OpenLLMetry (Traceloop)

  • OSS auto-instrumentation library; OTel-native by design.
  • Wide framework coverage (LangChain, LlamaIndex, Haystack, OpenAI, Anthropic).
  • Compose: set up Traceloop's exporter; agent-eval's exporter shares the same trace context per cell.

Arize Phoenix

  • OSS observability backend; strong in the eval-tooling community.
  • OTel-native ingest; renders trace + span attributes per the GenAI semantic conventions.
  • Compose: point both exporters at your local Phoenix instance. Phoenix becomes the unified UI for both LLM-call traces and campaign spans.

Wiring pattern (reference)

import { trace } from '@opentelemetry/api'
import { NodeTracerProvider } from '@opentelemetry/sdk-trace-node'
import { OTLPTraceExporter } from '@opentelemetry/exporter-trace-otlp-http'
import { SimpleSpanProcessor } from '@opentelemetry/sdk-trace-base'

// 1. One shared tracer provider for the process.
const provider = new NodeTracerProvider()
provider.addSpanProcessor(new SimpleSpanProcessor(
  new OTLPTraceExporter({ url: 'http://localhost:4318/v1/traces' }),
))
provider.register()

// 2. Your observability tool registers against the global provider.
//    Example for TraceAI / OpenLLMetry / Langfuse — call their init.
//    (See each tool's docs.)

// 3. agent-eval is already OTel-native; it picks up the same global
//    provider. Just ensure `@tangle-network/agent-eval/telemetry` is
//    initialized for the campaign:
import { setOtelExporter } from '@tangle-network/agent-eval/telemetry'
setOtelExporter({ kind: 'otel-global' })  // use the global provider

// 4. Run your campaign — both sets of spans land at the collector.
import { runEval } from '@tangle-network/agent-eval/contract'
await runEval({ /* ... */ })

That's it. No new adapter shipping required — the libs are already designed to live in the same OTel ecosystem.

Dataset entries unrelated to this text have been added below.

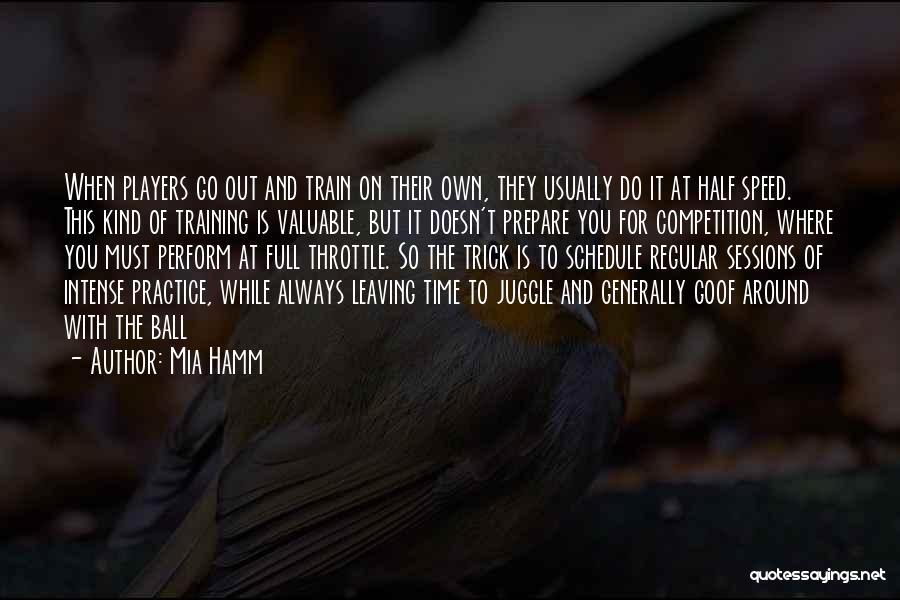 Mia Hamm Quotes: When Players Go Out And Train On Their Own, They Usually Do It At Half Speed. This Kind Of Training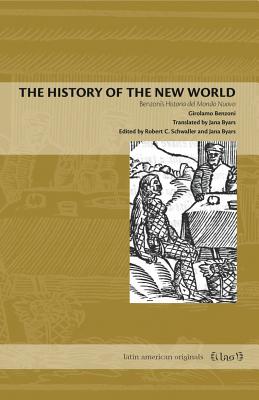 The History of the New World: Benzoni's Historia del Mondo Nuovo (Latin American Originals)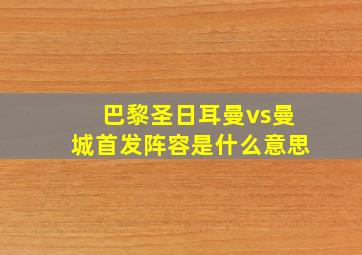 巴黎圣日耳曼vs曼城首发阵容是什么意思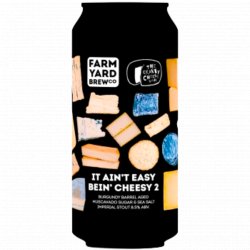 Farm Yard Brew Co It Ain’t Easy Bein’ Cheesy 2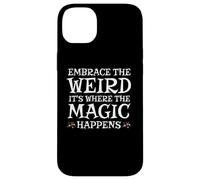 Celebrate The Weirdness, Funky, Strange and Uplifting Vibe Coque pour iPhone 14 Plus
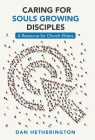 Caring for Souls Growing Disciples: A Resource for Church Elders By Dan Hetherington Cover Image
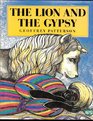 THE LION AND THE GYPSY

When you'd want a deeper, code-level adapter

The two cases where a thin adapter would add value beyond the OTel-protocol composition:

  1. Cost-aware judging. Your observability tool's auto-instrumented spans carry token counts + cost. A custom JudgeConfig can read them via the OTel context and refuse to score artifacts that exceeded a per-call budget. Easy to write yourself; we'll ship a reference helper (costAwareJudgeFromOtel) when a partner pulls on this.
  2. Tool-aware judging. Your instrumentation captures the tool-call sequence (langchain.tool.invoked, openai.function.called, etc.). A judge that scores "did the agent use the right tool" reads those spans directly. Also straightforward; helper ships when needed.

Both of these are L1-tier ergonomic helpers; the underlying composition works today without them.

What this does NOT install

No new dependencies. No new peer deps. No @traceai/*, no @langfuse/*, no @opentelemetry/* in our manifest. You bring the observability stack you want; agent-eval just emits OTel and respects whatever provider is registered.